The fix is straightforward once the problem is understood: allow specific traffic between office and monitoring networks. The lesson is that documentation is never complete and testing must be thorough and sustained.

What simulator experience provides

Training on the UU P&L simulator prepares security professionals for real OT security work by teaching:

Protocol understanding:

  • How industrial protocols actually work

  • What normal traffic looks like

  • What attacks look like

  • How to verify security controls

Exploitation techniques:

  • How to test vulnerabilities safely

  • What proof of concept looks like

  • How to demonstrate risk without causing harm

  • What evidence is convincing

Detection capabilities:

  • What attacks should trigger alerts

  • How monitoring systems work

  • What normal vs suspicious traffic looks like

  • How to test detection effectiveness

Remediation approaches:

  • What security controls prevent which attacks

  • How to configure protocol security

  • What network segmentation achieves

  • How to verify fixes work

What simulator experience doesn’t provide is the organisational skills, change management experience, stakeholder communication ability, and patience required to implement these improvements in production.
★ ★ ★ ★
● **List of tasks**:
1 > From the passage on simulator training, pull out everything from "The fix is straightforward" down to "thorough and sustained.".
2 > List the headings in the passage on simulator training that group what the simulator teaches.
The rows that follow have no connection to the passage on simulator training.

● **Dataset entries**:
★ ★ ★ ★
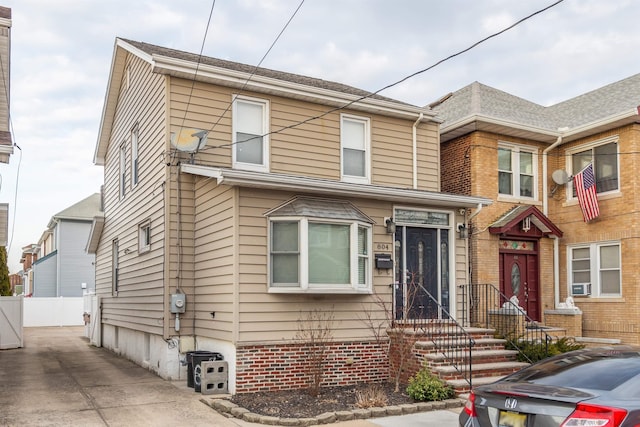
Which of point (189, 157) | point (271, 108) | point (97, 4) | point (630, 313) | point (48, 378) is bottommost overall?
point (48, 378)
★ ★ ★ ★
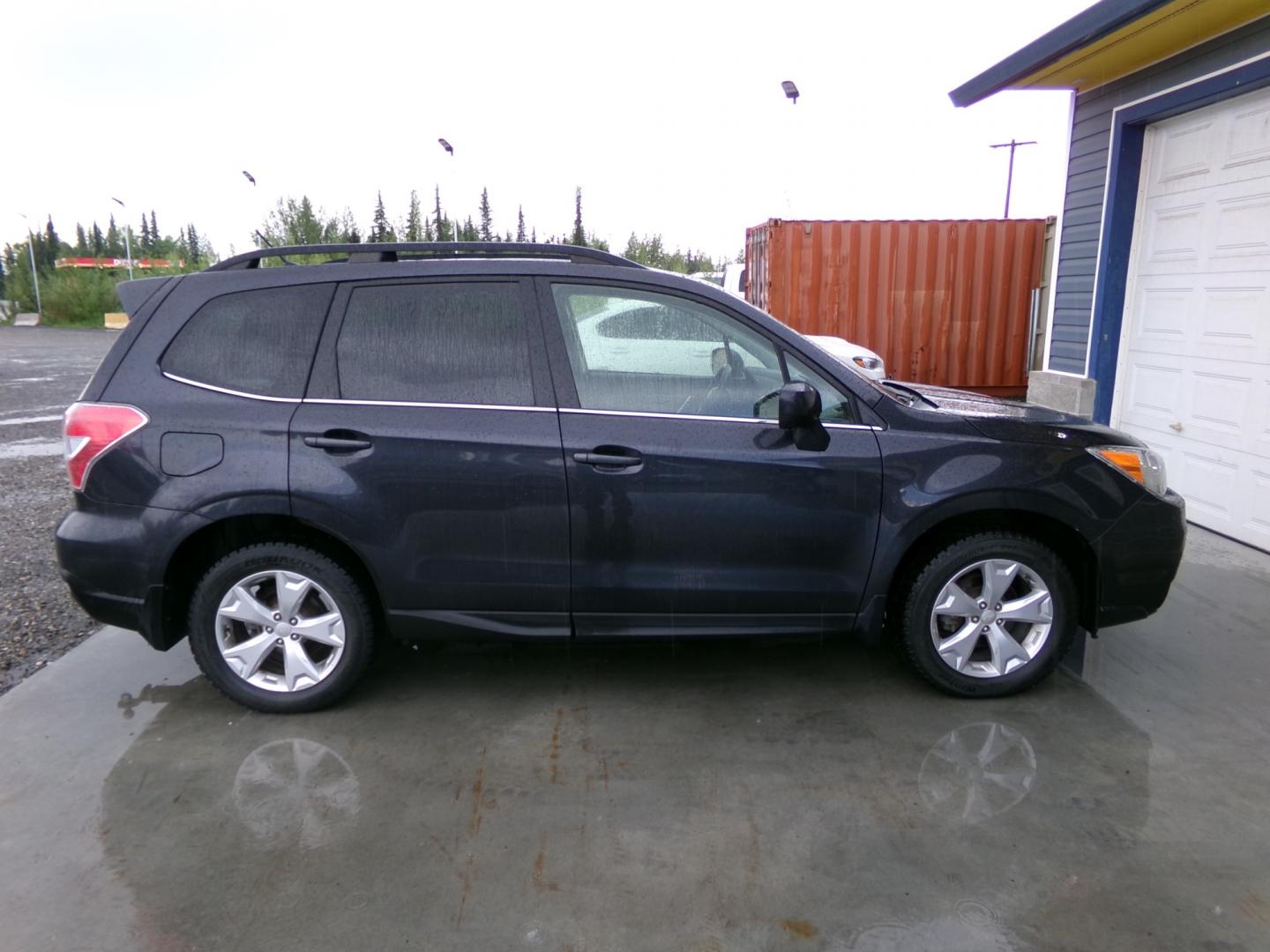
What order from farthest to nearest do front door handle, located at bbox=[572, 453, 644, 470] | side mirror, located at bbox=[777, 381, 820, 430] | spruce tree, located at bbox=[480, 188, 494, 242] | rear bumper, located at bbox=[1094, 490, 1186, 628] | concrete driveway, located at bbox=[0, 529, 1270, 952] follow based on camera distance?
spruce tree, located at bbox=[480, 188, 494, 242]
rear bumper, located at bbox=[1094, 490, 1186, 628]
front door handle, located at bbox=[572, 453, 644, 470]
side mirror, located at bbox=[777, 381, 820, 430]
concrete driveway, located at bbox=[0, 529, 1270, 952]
★ ★ ★ ★
● **Results for the exercise**:
1 >
The fix is straightforward once the problem is understood: allow specific traffic between office and monitoring networks. The lesson is that documentation is never complete and testing must be thorough and sustained.

2 >
Protocol understanding
Exploitation techniques
Detection capabilities
Remediation approaches